— Во всяком случае, — заявил ему Филлипс-Джонс, важно восседавший за своим аккуратно прибранным столом, — вопрос пока что остается открытым.
— Почему? Фэрфакс сказал, что все теперь зависит только от вас. Не будете же вы тянуть эту волынку?
— Боюсь, что придется, — поморщился Филлипс-Джонс.
— Вот как? Чего же вам еще не хватает?
— Вы ничего не желаете понимать, Ройс. Я вижу, что просто бессмысленно объяснять зам, как строится работа в таком учреждении, как наше.
Руперт только вздохнул.
— Начнем с того, что вся наша деятельность носит секретный характер.
— Вы не устаете мне об этом напоминать.
— Но мне приходится напоминать, потому что вы явно не отдаете себе в этом отчета. Неужели вам не ясно, что даже малейшее подозрение делает человека для нас непригодным?
— Подозрение в чем?
— В чем угодно.
— Но в чем меня можно подозревать?
— Ни в чем, конечно, но…
— Военная разведка сняла нелепый запрет, отстранивший меня от работы с секретными материалами, — терпеливо внушал ему Руперт, изо всех сил стараясь быть вежливым. — Значит, и вы должны снять.
— К сожалению, не могу.
— Почему же, черт побери?
— Пока не могу, — твердо произнес Филлипс-Джонс.
Непонятно было, чего он добивается — бережет честь своего сектора? Хочет проявить бдительность? Или внушить Руперту (в соответствии со своими собственными представлениями о долге) более глубокое уважение к военной тайне?
Руперт начал терять терпение:
— В чем же все-таки дело? Если меня ни в чем не подозревают, что же у вас против меня?
— Ну, что ж, придется вам все объяснить начистоту. Вы работаете в моем секторе только благодаря вашему имени и тому, что у вас есть в управлении влиятельные друзья. Вы нам, Ройс, не очень подходите. Мы все здесь — люди с научной подготовкой. Кроме вас, тут нет ни одного служащего без ученой степени.
— Мне казалось, что я с работой справляюсь, — сухо сказал Руперт.
— Не всегда. Практическую работу вы в общем выполняете, но вам известно не хуже, чем мне, что обобщать свои наблюдения вы самостоятельно не умеете.
— Какое это имеет отношение к тому, что мне отказывают в допуске к секретным материалам? — спросил Руперт, желая вернуть разговор к первоначальной теме, чтобы его не загнали в угол.
— Самое прямое. Одно к одному. Для нас все имеет значение, как вы себя ведете, как вы попали в наше управление, как вы работаете! А вы, между прочим, держите себя так, словно весь мир создан только для вас!

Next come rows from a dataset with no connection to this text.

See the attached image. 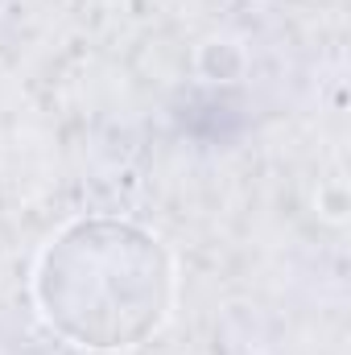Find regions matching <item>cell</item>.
<instances>
[{
	"label": "cell",
	"instance_id": "obj_1",
	"mask_svg": "<svg viewBox=\"0 0 351 355\" xmlns=\"http://www.w3.org/2000/svg\"><path fill=\"white\" fill-rule=\"evenodd\" d=\"M33 297L67 343L128 352L170 318L174 265L162 240L128 219H75L46 244Z\"/></svg>",
	"mask_w": 351,
	"mask_h": 355
}]
</instances>
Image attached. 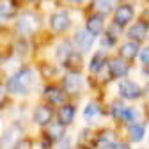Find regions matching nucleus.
I'll list each match as a JSON object with an SVG mask.
<instances>
[{"label": "nucleus", "mask_w": 149, "mask_h": 149, "mask_svg": "<svg viewBox=\"0 0 149 149\" xmlns=\"http://www.w3.org/2000/svg\"><path fill=\"white\" fill-rule=\"evenodd\" d=\"M32 84H34L32 71L30 69H22V71L14 73L7 80V89H9V92H14V94H25L32 87Z\"/></svg>", "instance_id": "1"}, {"label": "nucleus", "mask_w": 149, "mask_h": 149, "mask_svg": "<svg viewBox=\"0 0 149 149\" xmlns=\"http://www.w3.org/2000/svg\"><path fill=\"white\" fill-rule=\"evenodd\" d=\"M39 23H41V20H39V16H37V14H34V13H25V14H22L20 18H18L16 27H18V30H20V34H23V36H32L34 32H37Z\"/></svg>", "instance_id": "2"}, {"label": "nucleus", "mask_w": 149, "mask_h": 149, "mask_svg": "<svg viewBox=\"0 0 149 149\" xmlns=\"http://www.w3.org/2000/svg\"><path fill=\"white\" fill-rule=\"evenodd\" d=\"M50 27H52L53 32H57V34L66 32L71 27V18H69V14L64 13V11L52 14V18H50Z\"/></svg>", "instance_id": "3"}, {"label": "nucleus", "mask_w": 149, "mask_h": 149, "mask_svg": "<svg viewBox=\"0 0 149 149\" xmlns=\"http://www.w3.org/2000/svg\"><path fill=\"white\" fill-rule=\"evenodd\" d=\"M62 87L66 91V94H78V91L82 89V77H80V73L78 71H69L64 77Z\"/></svg>", "instance_id": "4"}, {"label": "nucleus", "mask_w": 149, "mask_h": 149, "mask_svg": "<svg viewBox=\"0 0 149 149\" xmlns=\"http://www.w3.org/2000/svg\"><path fill=\"white\" fill-rule=\"evenodd\" d=\"M94 34H91L87 29H78L77 34H74V45L78 46L80 52H89L94 45Z\"/></svg>", "instance_id": "5"}, {"label": "nucleus", "mask_w": 149, "mask_h": 149, "mask_svg": "<svg viewBox=\"0 0 149 149\" xmlns=\"http://www.w3.org/2000/svg\"><path fill=\"white\" fill-rule=\"evenodd\" d=\"M119 92H121V96L126 98V100H137V98L142 96V89L132 80H123L119 84Z\"/></svg>", "instance_id": "6"}, {"label": "nucleus", "mask_w": 149, "mask_h": 149, "mask_svg": "<svg viewBox=\"0 0 149 149\" xmlns=\"http://www.w3.org/2000/svg\"><path fill=\"white\" fill-rule=\"evenodd\" d=\"M133 16H135V13H133L132 6H128V4L119 6L116 9V14H114V23L117 27H124V25H128L130 22L133 20Z\"/></svg>", "instance_id": "7"}, {"label": "nucleus", "mask_w": 149, "mask_h": 149, "mask_svg": "<svg viewBox=\"0 0 149 149\" xmlns=\"http://www.w3.org/2000/svg\"><path fill=\"white\" fill-rule=\"evenodd\" d=\"M108 74L112 78H123L128 74V64L124 59H110L108 61Z\"/></svg>", "instance_id": "8"}, {"label": "nucleus", "mask_w": 149, "mask_h": 149, "mask_svg": "<svg viewBox=\"0 0 149 149\" xmlns=\"http://www.w3.org/2000/svg\"><path fill=\"white\" fill-rule=\"evenodd\" d=\"M147 32H149L147 22H139V23H135V25L130 27L128 37H130L132 41H135V43H140V41H144L146 37H147Z\"/></svg>", "instance_id": "9"}, {"label": "nucleus", "mask_w": 149, "mask_h": 149, "mask_svg": "<svg viewBox=\"0 0 149 149\" xmlns=\"http://www.w3.org/2000/svg\"><path fill=\"white\" fill-rule=\"evenodd\" d=\"M45 98H46V101L50 103V105H62L64 103V100H66V91H61V89H57V87H48L46 91H45Z\"/></svg>", "instance_id": "10"}, {"label": "nucleus", "mask_w": 149, "mask_h": 149, "mask_svg": "<svg viewBox=\"0 0 149 149\" xmlns=\"http://www.w3.org/2000/svg\"><path fill=\"white\" fill-rule=\"evenodd\" d=\"M52 117H53V112H52L50 107H37L36 114H34V121H36V124H39V126L50 124Z\"/></svg>", "instance_id": "11"}, {"label": "nucleus", "mask_w": 149, "mask_h": 149, "mask_svg": "<svg viewBox=\"0 0 149 149\" xmlns=\"http://www.w3.org/2000/svg\"><path fill=\"white\" fill-rule=\"evenodd\" d=\"M91 34L100 36L103 32V16L101 14H92L89 20H87V27H85Z\"/></svg>", "instance_id": "12"}, {"label": "nucleus", "mask_w": 149, "mask_h": 149, "mask_svg": "<svg viewBox=\"0 0 149 149\" xmlns=\"http://www.w3.org/2000/svg\"><path fill=\"white\" fill-rule=\"evenodd\" d=\"M114 142H116V135H114V132H110V130L101 132L98 135V139H96V146L98 147H116Z\"/></svg>", "instance_id": "13"}, {"label": "nucleus", "mask_w": 149, "mask_h": 149, "mask_svg": "<svg viewBox=\"0 0 149 149\" xmlns=\"http://www.w3.org/2000/svg\"><path fill=\"white\" fill-rule=\"evenodd\" d=\"M137 53H139V45L135 41H128L121 46V57L126 59V61H132L137 57Z\"/></svg>", "instance_id": "14"}, {"label": "nucleus", "mask_w": 149, "mask_h": 149, "mask_svg": "<svg viewBox=\"0 0 149 149\" xmlns=\"http://www.w3.org/2000/svg\"><path fill=\"white\" fill-rule=\"evenodd\" d=\"M73 119H74V107L73 105H64L59 110V123H62L66 126V124H71Z\"/></svg>", "instance_id": "15"}, {"label": "nucleus", "mask_w": 149, "mask_h": 149, "mask_svg": "<svg viewBox=\"0 0 149 149\" xmlns=\"http://www.w3.org/2000/svg\"><path fill=\"white\" fill-rule=\"evenodd\" d=\"M107 64V55L103 53V52H96V55L92 57V61H91V71L92 73H100L101 69H103V66Z\"/></svg>", "instance_id": "16"}, {"label": "nucleus", "mask_w": 149, "mask_h": 149, "mask_svg": "<svg viewBox=\"0 0 149 149\" xmlns=\"http://www.w3.org/2000/svg\"><path fill=\"white\" fill-rule=\"evenodd\" d=\"M116 4H117V0H94V9L100 14H107L116 7Z\"/></svg>", "instance_id": "17"}, {"label": "nucleus", "mask_w": 149, "mask_h": 149, "mask_svg": "<svg viewBox=\"0 0 149 149\" xmlns=\"http://www.w3.org/2000/svg\"><path fill=\"white\" fill-rule=\"evenodd\" d=\"M71 53H73V50H71V45H69L68 41H62V43L57 46V59H59L62 64H66V61L71 57Z\"/></svg>", "instance_id": "18"}, {"label": "nucleus", "mask_w": 149, "mask_h": 149, "mask_svg": "<svg viewBox=\"0 0 149 149\" xmlns=\"http://www.w3.org/2000/svg\"><path fill=\"white\" fill-rule=\"evenodd\" d=\"M48 137L50 140H61L64 137V124L62 123H53L48 126Z\"/></svg>", "instance_id": "19"}, {"label": "nucleus", "mask_w": 149, "mask_h": 149, "mask_svg": "<svg viewBox=\"0 0 149 149\" xmlns=\"http://www.w3.org/2000/svg\"><path fill=\"white\" fill-rule=\"evenodd\" d=\"M144 133H146L144 124H132L130 126V139L133 142H140L144 139Z\"/></svg>", "instance_id": "20"}, {"label": "nucleus", "mask_w": 149, "mask_h": 149, "mask_svg": "<svg viewBox=\"0 0 149 149\" xmlns=\"http://www.w3.org/2000/svg\"><path fill=\"white\" fill-rule=\"evenodd\" d=\"M0 9H2V18L4 20L11 18L16 13V6H14L13 0H2V2H0Z\"/></svg>", "instance_id": "21"}, {"label": "nucleus", "mask_w": 149, "mask_h": 149, "mask_svg": "<svg viewBox=\"0 0 149 149\" xmlns=\"http://www.w3.org/2000/svg\"><path fill=\"white\" fill-rule=\"evenodd\" d=\"M66 66H68V69H71V71H78L80 68H82V53H71V57L66 61Z\"/></svg>", "instance_id": "22"}, {"label": "nucleus", "mask_w": 149, "mask_h": 149, "mask_svg": "<svg viewBox=\"0 0 149 149\" xmlns=\"http://www.w3.org/2000/svg\"><path fill=\"white\" fill-rule=\"evenodd\" d=\"M84 114H85V117H94V116L100 114V108H98L94 103H89V105L85 107V112H84Z\"/></svg>", "instance_id": "23"}, {"label": "nucleus", "mask_w": 149, "mask_h": 149, "mask_svg": "<svg viewBox=\"0 0 149 149\" xmlns=\"http://www.w3.org/2000/svg\"><path fill=\"white\" fill-rule=\"evenodd\" d=\"M13 149H32V142L30 140H27V139H23V140H20Z\"/></svg>", "instance_id": "24"}, {"label": "nucleus", "mask_w": 149, "mask_h": 149, "mask_svg": "<svg viewBox=\"0 0 149 149\" xmlns=\"http://www.w3.org/2000/svg\"><path fill=\"white\" fill-rule=\"evenodd\" d=\"M103 45H105V46H114V45H116V36L112 34V32H108V34L105 36V39H103Z\"/></svg>", "instance_id": "25"}, {"label": "nucleus", "mask_w": 149, "mask_h": 149, "mask_svg": "<svg viewBox=\"0 0 149 149\" xmlns=\"http://www.w3.org/2000/svg\"><path fill=\"white\" fill-rule=\"evenodd\" d=\"M119 119H123V121H132L133 119V108H124Z\"/></svg>", "instance_id": "26"}, {"label": "nucleus", "mask_w": 149, "mask_h": 149, "mask_svg": "<svg viewBox=\"0 0 149 149\" xmlns=\"http://www.w3.org/2000/svg\"><path fill=\"white\" fill-rule=\"evenodd\" d=\"M139 55H140V61H142L144 64H147V66H149V46L142 48V52H140Z\"/></svg>", "instance_id": "27"}, {"label": "nucleus", "mask_w": 149, "mask_h": 149, "mask_svg": "<svg viewBox=\"0 0 149 149\" xmlns=\"http://www.w3.org/2000/svg\"><path fill=\"white\" fill-rule=\"evenodd\" d=\"M55 73H57V71H55L52 66H45V68H43V74H45L46 78H52V77H55Z\"/></svg>", "instance_id": "28"}, {"label": "nucleus", "mask_w": 149, "mask_h": 149, "mask_svg": "<svg viewBox=\"0 0 149 149\" xmlns=\"http://www.w3.org/2000/svg\"><path fill=\"white\" fill-rule=\"evenodd\" d=\"M69 146H71V142H69V139H66V137H62V139H61V149H69Z\"/></svg>", "instance_id": "29"}, {"label": "nucleus", "mask_w": 149, "mask_h": 149, "mask_svg": "<svg viewBox=\"0 0 149 149\" xmlns=\"http://www.w3.org/2000/svg\"><path fill=\"white\" fill-rule=\"evenodd\" d=\"M116 149H130V146H128V144H117Z\"/></svg>", "instance_id": "30"}, {"label": "nucleus", "mask_w": 149, "mask_h": 149, "mask_svg": "<svg viewBox=\"0 0 149 149\" xmlns=\"http://www.w3.org/2000/svg\"><path fill=\"white\" fill-rule=\"evenodd\" d=\"M25 2H30L32 4V2H37V0H25Z\"/></svg>", "instance_id": "31"}, {"label": "nucleus", "mask_w": 149, "mask_h": 149, "mask_svg": "<svg viewBox=\"0 0 149 149\" xmlns=\"http://www.w3.org/2000/svg\"><path fill=\"white\" fill-rule=\"evenodd\" d=\"M66 2H74V0H66Z\"/></svg>", "instance_id": "32"}]
</instances>
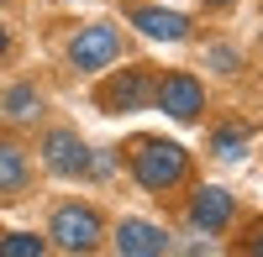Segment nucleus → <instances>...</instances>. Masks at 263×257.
<instances>
[{"label": "nucleus", "instance_id": "8", "mask_svg": "<svg viewBox=\"0 0 263 257\" xmlns=\"http://www.w3.org/2000/svg\"><path fill=\"white\" fill-rule=\"evenodd\" d=\"M137 27L147 37H163V42H179L190 32V21L184 16H174V11H137Z\"/></svg>", "mask_w": 263, "mask_h": 257}, {"label": "nucleus", "instance_id": "6", "mask_svg": "<svg viewBox=\"0 0 263 257\" xmlns=\"http://www.w3.org/2000/svg\"><path fill=\"white\" fill-rule=\"evenodd\" d=\"M42 158H48L53 174H84V168H90V153H84V142L74 132H53L42 142Z\"/></svg>", "mask_w": 263, "mask_h": 257}, {"label": "nucleus", "instance_id": "9", "mask_svg": "<svg viewBox=\"0 0 263 257\" xmlns=\"http://www.w3.org/2000/svg\"><path fill=\"white\" fill-rule=\"evenodd\" d=\"M142 95H147L142 74H126V79H116L111 90H105V105H111V111H137V105H142Z\"/></svg>", "mask_w": 263, "mask_h": 257}, {"label": "nucleus", "instance_id": "13", "mask_svg": "<svg viewBox=\"0 0 263 257\" xmlns=\"http://www.w3.org/2000/svg\"><path fill=\"white\" fill-rule=\"evenodd\" d=\"M242 147H248L242 132H221L216 137V158H242Z\"/></svg>", "mask_w": 263, "mask_h": 257}, {"label": "nucleus", "instance_id": "15", "mask_svg": "<svg viewBox=\"0 0 263 257\" xmlns=\"http://www.w3.org/2000/svg\"><path fill=\"white\" fill-rule=\"evenodd\" d=\"M0 53H6V27H0Z\"/></svg>", "mask_w": 263, "mask_h": 257}, {"label": "nucleus", "instance_id": "4", "mask_svg": "<svg viewBox=\"0 0 263 257\" xmlns=\"http://www.w3.org/2000/svg\"><path fill=\"white\" fill-rule=\"evenodd\" d=\"M158 111L174 116V121H195V116L205 111V90H200V79H190V74L163 79V90H158Z\"/></svg>", "mask_w": 263, "mask_h": 257}, {"label": "nucleus", "instance_id": "3", "mask_svg": "<svg viewBox=\"0 0 263 257\" xmlns=\"http://www.w3.org/2000/svg\"><path fill=\"white\" fill-rule=\"evenodd\" d=\"M116 53H121V37H116V27H105V21H95V27H84L79 37H74V48H69V58H74V69H105V63H116Z\"/></svg>", "mask_w": 263, "mask_h": 257}, {"label": "nucleus", "instance_id": "16", "mask_svg": "<svg viewBox=\"0 0 263 257\" xmlns=\"http://www.w3.org/2000/svg\"><path fill=\"white\" fill-rule=\"evenodd\" d=\"M253 252H263V237H258V247H253Z\"/></svg>", "mask_w": 263, "mask_h": 257}, {"label": "nucleus", "instance_id": "10", "mask_svg": "<svg viewBox=\"0 0 263 257\" xmlns=\"http://www.w3.org/2000/svg\"><path fill=\"white\" fill-rule=\"evenodd\" d=\"M27 184V158H21V147L0 142V189H21Z\"/></svg>", "mask_w": 263, "mask_h": 257}, {"label": "nucleus", "instance_id": "2", "mask_svg": "<svg viewBox=\"0 0 263 257\" xmlns=\"http://www.w3.org/2000/svg\"><path fill=\"white\" fill-rule=\"evenodd\" d=\"M53 242L63 252H90L100 242V216L84 210V205H63L58 216H53Z\"/></svg>", "mask_w": 263, "mask_h": 257}, {"label": "nucleus", "instance_id": "11", "mask_svg": "<svg viewBox=\"0 0 263 257\" xmlns=\"http://www.w3.org/2000/svg\"><path fill=\"white\" fill-rule=\"evenodd\" d=\"M6 116H11V121L37 116V90H32V84H16V90L6 95Z\"/></svg>", "mask_w": 263, "mask_h": 257}, {"label": "nucleus", "instance_id": "1", "mask_svg": "<svg viewBox=\"0 0 263 257\" xmlns=\"http://www.w3.org/2000/svg\"><path fill=\"white\" fill-rule=\"evenodd\" d=\"M132 168H137L142 189H168V184L184 179V147L179 142H142Z\"/></svg>", "mask_w": 263, "mask_h": 257}, {"label": "nucleus", "instance_id": "7", "mask_svg": "<svg viewBox=\"0 0 263 257\" xmlns=\"http://www.w3.org/2000/svg\"><path fill=\"white\" fill-rule=\"evenodd\" d=\"M190 221L200 226L205 237H211V231H221V226L232 221V195H227V189H216V184H205L200 195H195V205H190Z\"/></svg>", "mask_w": 263, "mask_h": 257}, {"label": "nucleus", "instance_id": "12", "mask_svg": "<svg viewBox=\"0 0 263 257\" xmlns=\"http://www.w3.org/2000/svg\"><path fill=\"white\" fill-rule=\"evenodd\" d=\"M0 252L6 257H42V237H6Z\"/></svg>", "mask_w": 263, "mask_h": 257}, {"label": "nucleus", "instance_id": "14", "mask_svg": "<svg viewBox=\"0 0 263 257\" xmlns=\"http://www.w3.org/2000/svg\"><path fill=\"white\" fill-rule=\"evenodd\" d=\"M211 63H216V69H227V74H232V69H237V53H232V48H211Z\"/></svg>", "mask_w": 263, "mask_h": 257}, {"label": "nucleus", "instance_id": "5", "mask_svg": "<svg viewBox=\"0 0 263 257\" xmlns=\"http://www.w3.org/2000/svg\"><path fill=\"white\" fill-rule=\"evenodd\" d=\"M116 252H126V257H158V252H168V237L153 221H121Z\"/></svg>", "mask_w": 263, "mask_h": 257}]
</instances>
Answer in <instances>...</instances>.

— По-моему, этот упрек необоснован, — холодно заметил Руперт.
— Нет уж, позвольте сказать все. Ваша работа…
— Вы раньше не говорили, что недовольны мной.
— Потому что я вас покрывал, как и все остальные. А так как у вас повсюду есть дружки…
— Это наглая ложь! — с возмущением воскликнул Руперт.
— Ложь? — оскорбленно осведомился Филлипс-Джонс. — Вот когда вы сможете сами выполнять теоретическую работу, тогда я позволю вам называть меня лжецом. И когда ваши друзья перестанут вмешиваться в дела моего сектора и хлопотать за вас, а ваша работа будет на том уровне, который требуется здесь. Вот тогда называйте меня лжецом, а до тех пор…
Руперт вскочил со своего места, побелев от злости. Несправедливость этих нападок на самое заветное, что у него было, — на его работу, привела его в ярость. Однако он постарался сохранить самообладание.
— Вы не имеете права так отзываться о моей работе, — начал он, сдерживаясь. — Бы не имеете права говорить, что я плохо работал в Арктике. Впрочем, мне безразлично, что вы говорите…
— Я считаю вашу работу неудовлетворительной! — заорал Филлипс-Джонс.
— Тогда я не вижу смысла в том, чтобы и дальше отягощать вашу нервную систему или эксплуатировать ваше ко мне расположение, — холодно отпарировал Руперт. — Примите мою отставку.
— У вас нет никакой необходимости подавать в отставку.
— Вы меня к этому вынуждаете, — спокойно возразил Руперт. — Зачем ломать комедию?
— Хорошо, не будем ломать комедию. Но если вы согласны прекратить всякие связи с русскими, мы можем пересмотреть это решение.
— У меня нет связей с русскими.
— Полученный вами русский орден — достаточное основание для…
Руперт не мог понять, почему Филлипс-Джонс так уязвлен этой наградой. Злится, что Руперт Ройс может поступать как вздумается и это сходит ему с рук? Руперт не пожелал пойти на уступки и покинул кабинет Филлипс-Джонса, не сказав больше ни слова, хотя ему и горько было бросить дело, которое так много для него значило.